TALIWANG — Pemerintah Kabupaten (Pemkab) Sumbawa Barat mulai mematangkan persiapan program bantuan pendidikan bagi putra-putri daerah. Sebanyak empat skema beasiswa telah diformulasikan untuk memfasilitasi mahasiswa asal Kabupaten Sumbawa Barat (KSB) yang akan menjalani perkuliahan pada tahun 2026.
Kebijakan strategis ini merupakan instruksi langsung Bupati Sumbawa Barat guna memastikan akses pendidikan tinggi yang lebih luas dan berkualitas. Dinas Pendidikan dan Kebudayaan (Dikbud) KSB mengonfirmasi bahwa seluruh regulasi dan teknis penyaluran sudah siap dioperasikan mulai tahun ini.
“Sesuai kebijakan Pak Bupati kami sudah memformulasi skema beasiswa tersebut dan siap dijalankan tahun ini,” kata Kepala Dinas Pendidikan dan Kebudayaan (Dikbud) KSB, Agus, S.Pd., MM., pekan kemarin.
Pemkab KSB melakukan terobosan dalam penyaluran bantuan pendidikan bagi keluarga tidak mampu dengan menghapus syarat administrasi konvensional. Skema kedua dari program ini menyasar mahasiswa aktif yang terdaftar dalam Data Terpadu Sosial Ekonomi Nasional (DTSEN) pada desil 1 hingga 5.
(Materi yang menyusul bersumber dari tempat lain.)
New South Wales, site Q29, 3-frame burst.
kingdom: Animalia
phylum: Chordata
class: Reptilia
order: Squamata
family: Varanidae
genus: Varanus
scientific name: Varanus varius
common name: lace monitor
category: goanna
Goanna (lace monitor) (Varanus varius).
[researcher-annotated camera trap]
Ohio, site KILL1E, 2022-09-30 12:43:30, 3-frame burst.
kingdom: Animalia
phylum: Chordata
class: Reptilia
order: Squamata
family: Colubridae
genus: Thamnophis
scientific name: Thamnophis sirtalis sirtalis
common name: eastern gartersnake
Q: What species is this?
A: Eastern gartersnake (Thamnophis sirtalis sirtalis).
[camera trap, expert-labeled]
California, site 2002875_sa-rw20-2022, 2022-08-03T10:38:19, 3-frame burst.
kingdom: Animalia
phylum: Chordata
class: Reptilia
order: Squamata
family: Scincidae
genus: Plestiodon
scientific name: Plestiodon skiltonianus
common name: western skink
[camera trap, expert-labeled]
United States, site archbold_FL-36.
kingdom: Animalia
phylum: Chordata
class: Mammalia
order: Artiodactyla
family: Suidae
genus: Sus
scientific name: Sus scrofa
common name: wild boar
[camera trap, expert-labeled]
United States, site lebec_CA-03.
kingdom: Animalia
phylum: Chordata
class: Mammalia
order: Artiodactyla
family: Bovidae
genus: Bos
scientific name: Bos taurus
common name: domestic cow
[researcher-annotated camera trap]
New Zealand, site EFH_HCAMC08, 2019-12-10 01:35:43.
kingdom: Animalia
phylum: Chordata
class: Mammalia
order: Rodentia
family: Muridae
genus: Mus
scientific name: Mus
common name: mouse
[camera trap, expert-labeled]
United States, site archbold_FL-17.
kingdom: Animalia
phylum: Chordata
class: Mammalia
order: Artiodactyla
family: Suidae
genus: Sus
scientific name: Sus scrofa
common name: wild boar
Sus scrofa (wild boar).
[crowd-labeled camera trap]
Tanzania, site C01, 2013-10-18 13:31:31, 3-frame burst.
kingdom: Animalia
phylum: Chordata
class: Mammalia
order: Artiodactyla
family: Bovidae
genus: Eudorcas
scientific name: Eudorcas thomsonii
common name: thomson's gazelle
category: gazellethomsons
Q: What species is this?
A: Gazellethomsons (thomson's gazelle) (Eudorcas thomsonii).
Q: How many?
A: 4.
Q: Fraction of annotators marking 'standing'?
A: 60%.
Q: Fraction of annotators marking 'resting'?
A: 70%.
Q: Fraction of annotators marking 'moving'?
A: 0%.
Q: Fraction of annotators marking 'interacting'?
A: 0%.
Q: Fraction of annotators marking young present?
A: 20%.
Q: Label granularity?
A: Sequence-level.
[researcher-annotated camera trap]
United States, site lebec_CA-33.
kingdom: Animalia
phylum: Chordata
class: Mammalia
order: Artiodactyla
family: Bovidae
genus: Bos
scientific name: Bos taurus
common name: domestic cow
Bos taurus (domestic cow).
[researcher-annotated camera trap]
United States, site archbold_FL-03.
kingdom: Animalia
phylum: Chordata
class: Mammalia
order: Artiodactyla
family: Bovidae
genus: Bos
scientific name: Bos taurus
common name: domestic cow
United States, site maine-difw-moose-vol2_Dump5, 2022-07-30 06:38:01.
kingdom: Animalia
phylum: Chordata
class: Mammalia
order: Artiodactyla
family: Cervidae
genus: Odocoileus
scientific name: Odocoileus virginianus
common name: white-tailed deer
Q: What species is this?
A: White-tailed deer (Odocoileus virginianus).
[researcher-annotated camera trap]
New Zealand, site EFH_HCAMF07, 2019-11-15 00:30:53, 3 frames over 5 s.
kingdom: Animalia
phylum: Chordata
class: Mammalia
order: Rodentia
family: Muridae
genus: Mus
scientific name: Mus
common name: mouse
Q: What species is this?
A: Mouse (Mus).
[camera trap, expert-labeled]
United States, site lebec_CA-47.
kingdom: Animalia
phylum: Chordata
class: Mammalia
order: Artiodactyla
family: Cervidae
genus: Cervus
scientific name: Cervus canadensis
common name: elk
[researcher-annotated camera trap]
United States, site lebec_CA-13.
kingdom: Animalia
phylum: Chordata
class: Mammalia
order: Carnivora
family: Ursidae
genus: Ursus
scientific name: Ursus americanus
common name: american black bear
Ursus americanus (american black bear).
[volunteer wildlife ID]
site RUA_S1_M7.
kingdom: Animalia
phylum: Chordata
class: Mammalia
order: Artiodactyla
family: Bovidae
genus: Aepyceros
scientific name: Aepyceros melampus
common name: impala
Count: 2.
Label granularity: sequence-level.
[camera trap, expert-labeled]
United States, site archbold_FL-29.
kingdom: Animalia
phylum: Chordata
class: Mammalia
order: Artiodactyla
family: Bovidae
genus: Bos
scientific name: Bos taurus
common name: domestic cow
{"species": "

Langkah ini diambil untuk memastikan transparansi dan ketepatan sasaran bantuan. Mahasiswa tidak perlu lagi mengurus surat keterangan tidak mampu (SKTM) dari tingkat desa atau kelurahan, karena pemerintah akan merujuk langsung pada basis data nasional yang telah terverifikasi.
“Penyaluran tidak lagi pakai surat keterangan tidak mampu dari desa. Kita gunakan basis data resmi pemerintah agar lebih tepat sasaran,” tegas Agus.
Selain jalur afirmasi ekonomi, skema pertama tetap mempertahankan jalur prestasi. Beasiswa ini diberikan secara kompetitif kepada mahasiswa berdasarkan capaian Indeks Prestasi (IP) akademik selama masa perkuliahan.
Peluang masuk ke Perguruan Tinggi Negeri (PTN) kini terbuka lebih lebar melalui skema ketiga, yakni jalur kerja sama. Pemkab KSB telah menjalin kemitraan strategis dengan sejumlah kampus besar seperti UPN Veteran, Institut Teknologi Sepuluh Nopember (ITS), dan Universitas Airlangga (Unair).
Melalui jalur mandiri kerja sama ini, calon mahasiswa asal KSB akan mendapatkan rekomendasi langsung dari Bupati. Keuntungannya, putra-putri daerah tidak perlu bersaing secara ketat di level nasional, melainkan melalui kuota khusus yang telah disediakan oleh pihak kampus.
“Untuk UPN Veteran, tersedia kuota khusus putra-putri KSB. Pendaftaran awal dilakukan di daerah, dan untuk syarat administrasi menyusul akan kami umumkan,” ujar Agus.
Skema keempat yang diprediksi menjadi yang paling bergengsi adalah jalur beasiswa kemitraan dengan PT AMMAN. Program ini merupakan bentuk kolaborasi antara pemerintah daerah dengan sektor swasta untuk mencetak sumber daya manusia unggul di bidang-bidang strategis.
Berbeda dengan jalur lainnya, seleksi beasiswa kemitraan ini dilakukan secara terbuka oleh perusahaan. Mahasiswa yang lolos seleksi akan mendapatkan pembiayaan penuh (full scholarship) untuk berkuliah di jajaran universitas terbaik Indonesia, mulai dari Universitas Indonesia (UI), Universitas Gadjah Mada (UGM), hingga Institut Teknologi Bandung (ITB).
“Mahasiswa yang lulus dibiayai penuh oleh perusahaan dengan kampus mitra,” pungkas Agus.
Program kemitraan ini difokuskan pada program studi keteknikan dan pariwisata guna mendukung industrialisasi serta potensi daerah di masa depan. Selain UI, UGM, dan ITB, kampus lain yang terlibat dalam konsorsium beasiswa PT AMMAN ini meliputi Institut Pertanian Bogor (IPB) dan Universitas Airlangga.
Pemerintah daerah mengimbau calon mahasiswa untuk segera mempersiapkan diri. Detail persyaratan teknis dan jadwal pendaftaran untuk masing-masing skema akan diumumkan secara resmi melalui kanal informasi Dinas Dikbud KSB dalam waktu dekat.